Finding the balance between setting high standard while not being hard on oneself

Setting the standard high without being self-critical: Part 2

Being too hard on oneself or constantly feeling under pressure due to being held to a very high standard is a big challenge for musicians (and anyone who is pursuing mastery in their craft). If I were to reflect back on why I set low expectations for myself, it was because I didn’t want to be that hard to myself, and after all, it’s just a hobby and I was supposed to have fun.

Can there really be a perfect balance between not being hard for oneself yet still holding the standard high? While I’m not sure about how perfect that balance can be, but I do believe there can be a balance, and it may look a bit different to everyone. In my case, there are a few things that helped my find that balance.

1. Have a realistic understanding of how long progress takes

If I set out to become Yo-Yo Ma as I picked up the cello, it would’ve undoubtedly been a disaster. As an adult beginner, learning a new instrument undeniably comes with all sorts of real challenges. The key is to acknowledge them and know yourself enough to get a sense of what your velocity of improvement is.

Sometimes our inner critic is actively judging us because we expect that we can do things much better than we realistically can. While our goal is ultimately play that challenging piece, it takes time to get there.

2. Aim for good and focus on the how

Even though “good” may feel unattainable, it’s really beneficial to have that in your head and ears. Just like me in the first few days of the TSM rehearsal, because I didn’t think I could hear the nuanced differences between what’s in tune and slightly out of tune, my ears were closed off and I relied on my mentor to tell me how to adjust the tuning. But once I opened my ears to hear what in-tune sounds like, I played in tune more consistently.

While we may not get to “good” immediately, we can always move towards it. The key is the “how”. That’s what really matters in practice. You can think of it as having a roadmap to achieve a goal. The easiest way to figure out the how is to discuss it with your teacher for ideas.

Our inner critic loves to focus on the comparison. Focus on how to get to what good sounds like will help you let go of the judgement so you can focus on the learning and growth. Having something to aspire to doesn’t have to involve judgement.

3. Practice slowly

Take all the time you need to make one improvement at a time. This means breaking things down, isolating one problem at a time to focus on. And when working one something, go slow to gain clarity and build a solid foundation. You have to practice slow to play fast. 

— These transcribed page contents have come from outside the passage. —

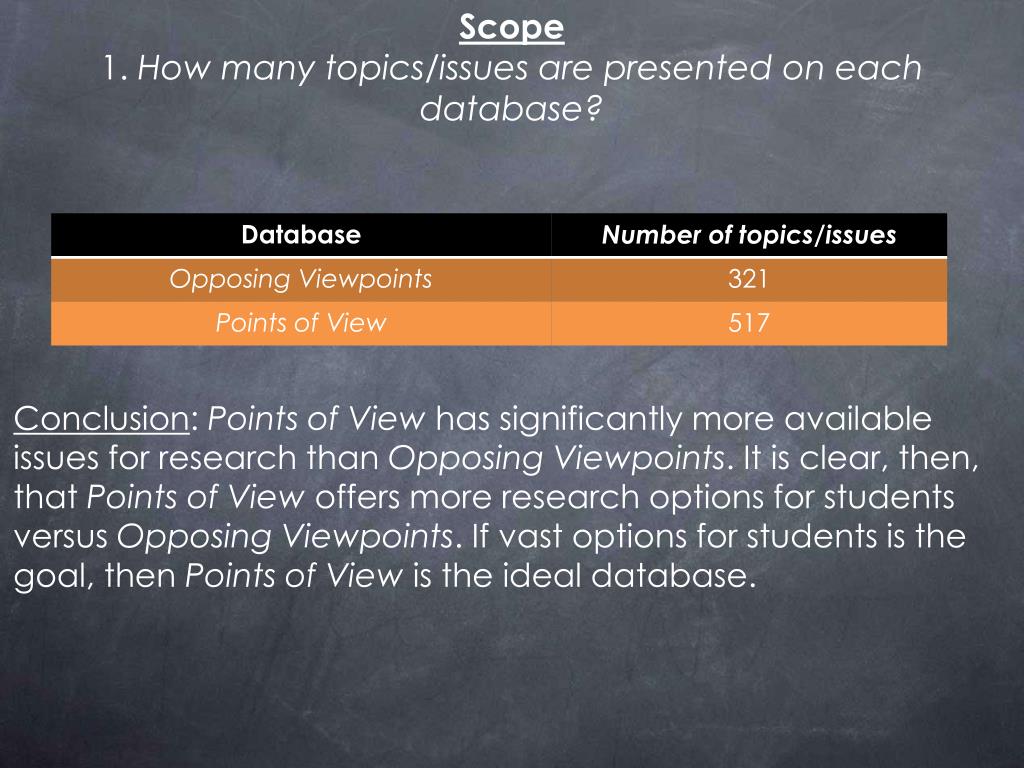 Scope
1. How many topics/issues are presented on each database?

| Database | Number of topics/issues |
|---|---|
| Opposing Viewpoints | 321 |
| Points of View | 517 |

Conclusion: Points of View has significantly more available issues for research than Opposing Viewpoints. It is clear, then, that Points of View offers more research options for students versus Opposing Viewpoints. If vast options for students is the goal, then Points of View is the ideal database.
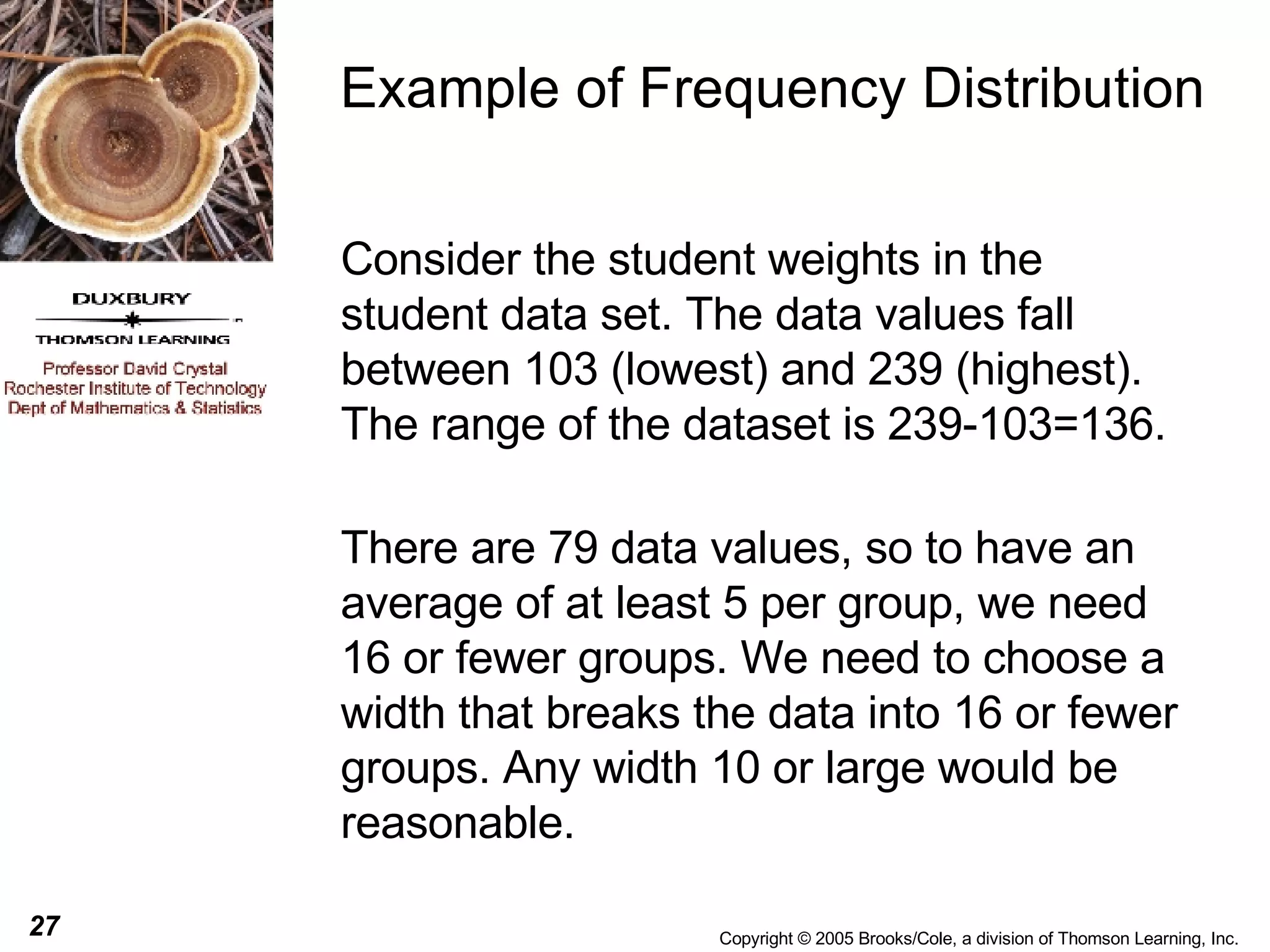 Example of Frequency Distribution

DUXBURY
THOMSON LEARNING
Professor David Crystal
Rochester Institute of Technology
Dept of Mathematics & Statistics

Consider the student weights in the student data set. The data values fall between 103 (lowest) and 239 (highest). The range of the dataset is 239-103=136.

There are 79 data values, so to have an average of at least 5 per group, we need 16 or fewer groups. We need to choose a width that breaks the data into 16 or fewer groups. Any width 10 or large would be reasonable.

27

Copyright © 2005 Brooks/Cole, a division of Thomson Learning, Inc.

Our inner critics are the loudest when we try to rush through things. Practicing slowly, to be immersed in the music and to focus on gaining clarity, is the best way to quiet our inner critic.

4. Invite—not command—yourself to take risks

In a previous post, I reflected on the refreshing effect an invitation, rather than a command, can have on learning. Instead of being a perfectionist or a defeatist, I asked myself, "Just to humour me, self, why don’t you try to do this thing you didn’t think you could do and see how far you can go? If you fail, that’s expected; but if you succeed, that’s a huge bonus. What do you say?” How can I turn down an invitation like that? 

When you invite yourself to take risks, there's nothing to lose. And when there's nothing to lose, there's no place for the inner critics to judge.

5. Know there is a difference between perfection and improvements

The former is not achievable (unless you are Yo-Yo Ma, Hilary Hahn and the like), but the latter is not only possible, but what we should be striving for. Rome is not built in a day, and even once it's built, it continues to evolve to adapt to the time and people's needs. There's never an end, but it's the learning and progress that matter.

Our inner critic needs to be reminded that "perfection" doesn't exist. No matter where you are in your pursuit of mastery, we're aiming for better, not perfect.


If you're the kind of person who tends to be overly critical to yourself, hope this helps you find the right balance to hold yourself to a high standard without being that hard on yourself.